WORK TO COMPLETE - Copy out each line of text in the material word for word, omitting the pictures.

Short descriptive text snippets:
====================

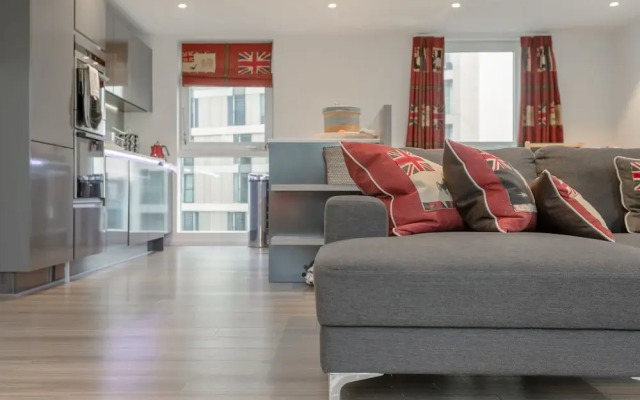 Modern 3 Bedroom Top Floor Apartment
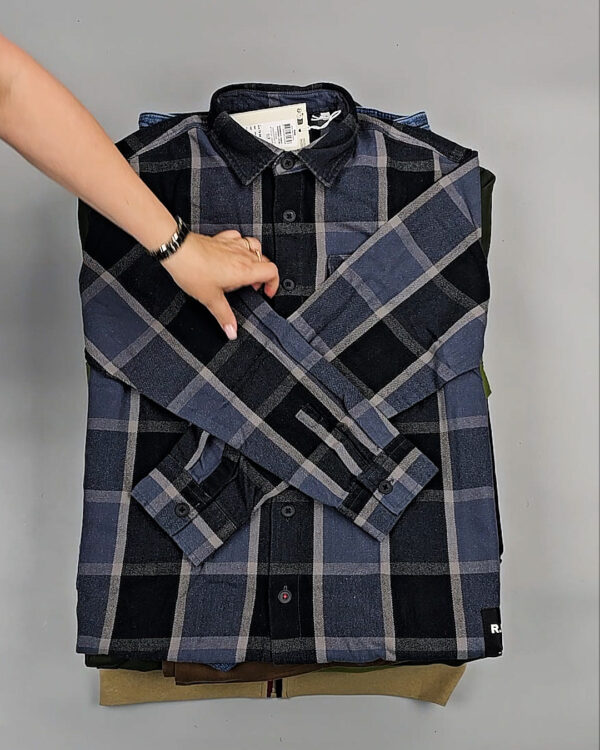 Фотография  475 - BLEND HE + Winter 075#13 кг, ЛОТ №СТ-9258 оптом в Калининграде и Калининградской области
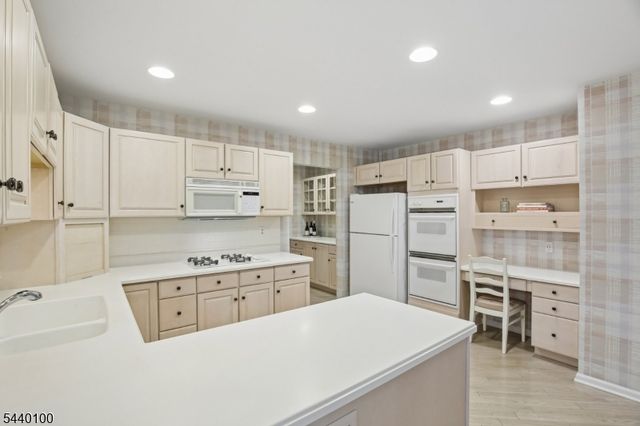 19 Chadwell Pl, Morris Twp., NJ 07960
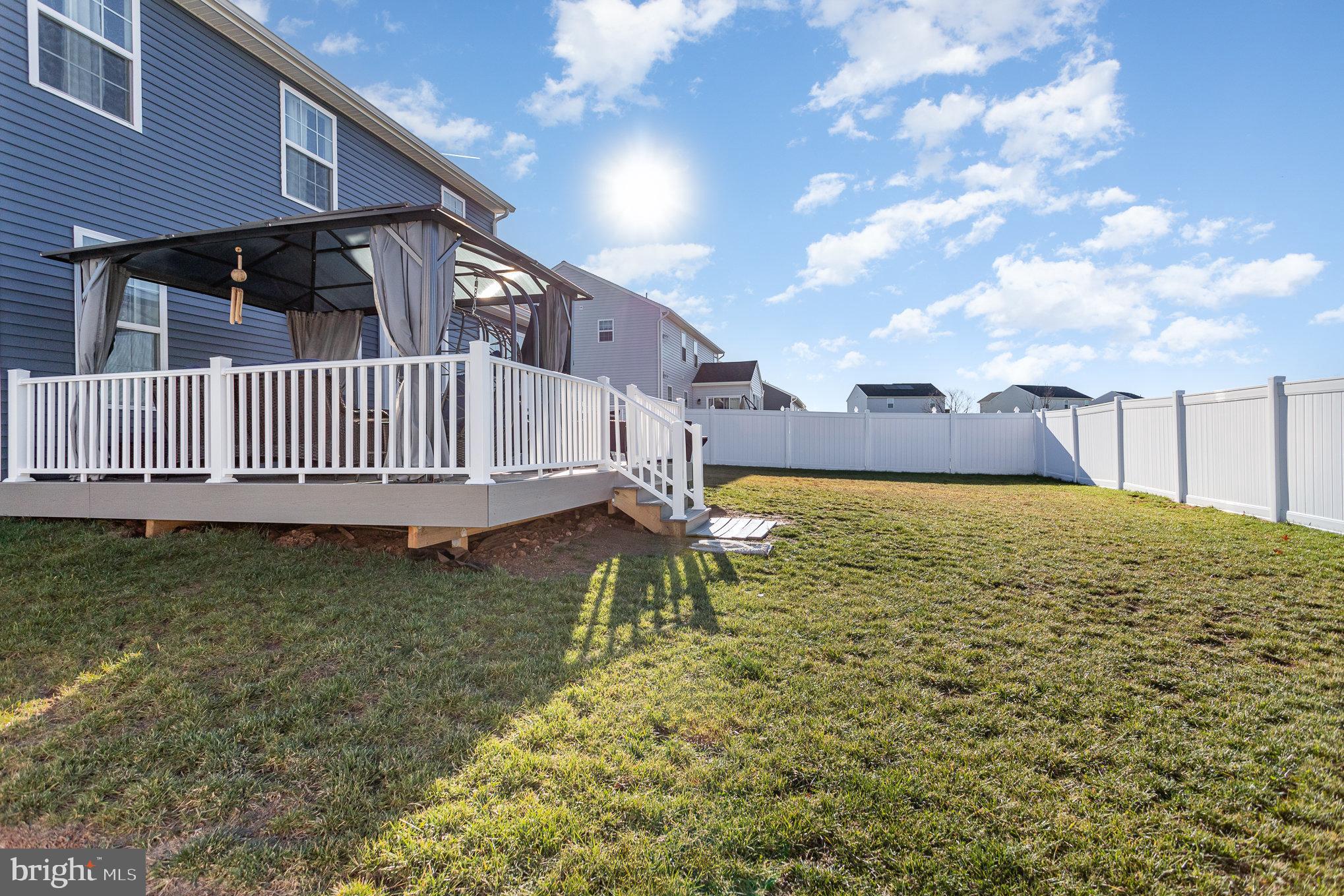 THE SEASONS - Residential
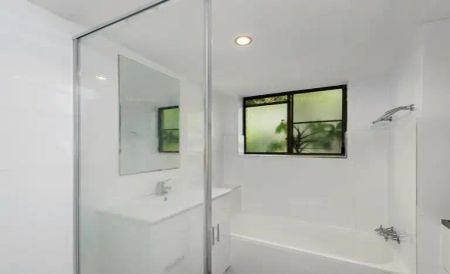 “Spacious Unit in Leafy Location” - Photo 5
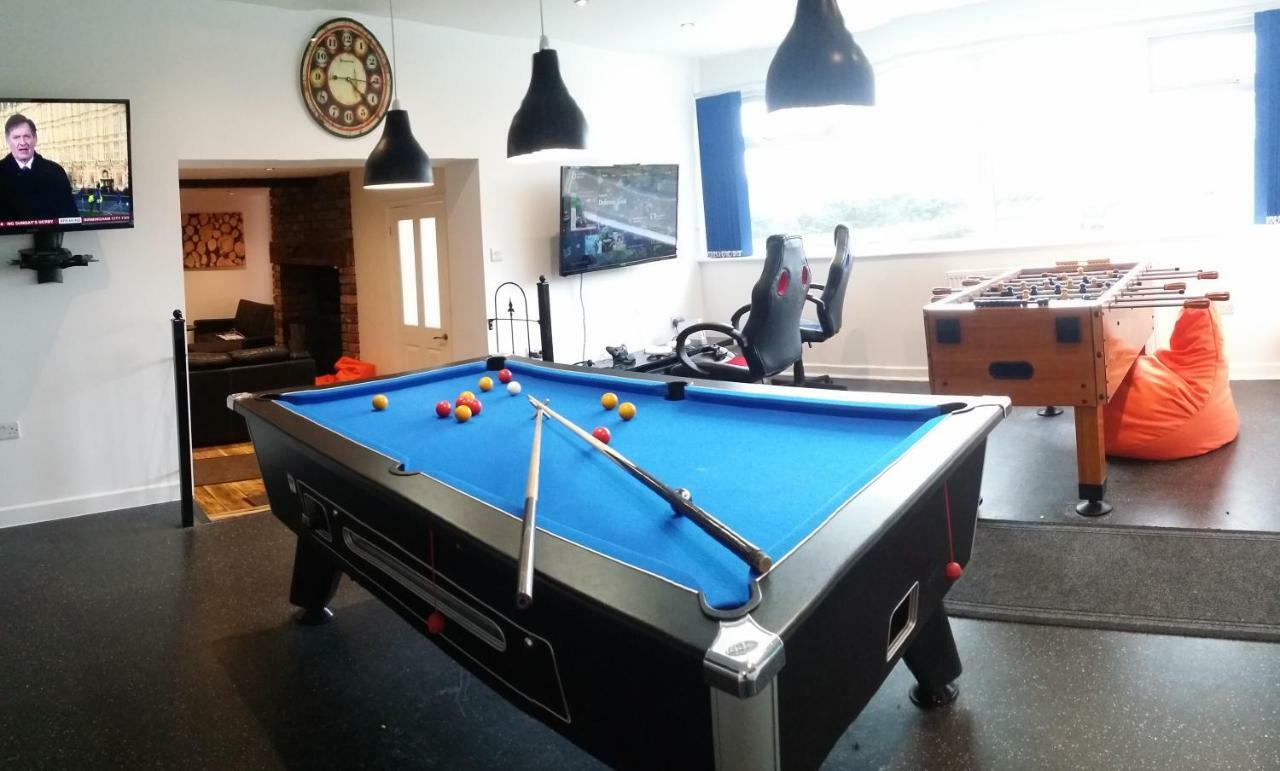 Welsh Row House Apartment Llandegla ภายนอก รูปภาพ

====================

COMPLETED EXERCISE -
 Modern 3 Bedroom Top Floor Apartment
 Фотография  475 - BLEND HE + Winter 075#13 кг, ЛОТ №СТ-9258 оптом в Калининграде и Калининградской области
 19 Chadwell Pl, Morris Twp., NJ 07960
 THE SEASONS - Residential
 “Spacious Unit in Leafy Location” - Photo 5
 Welsh Row House Apartment Llandegla ภายนอก รูปภาพ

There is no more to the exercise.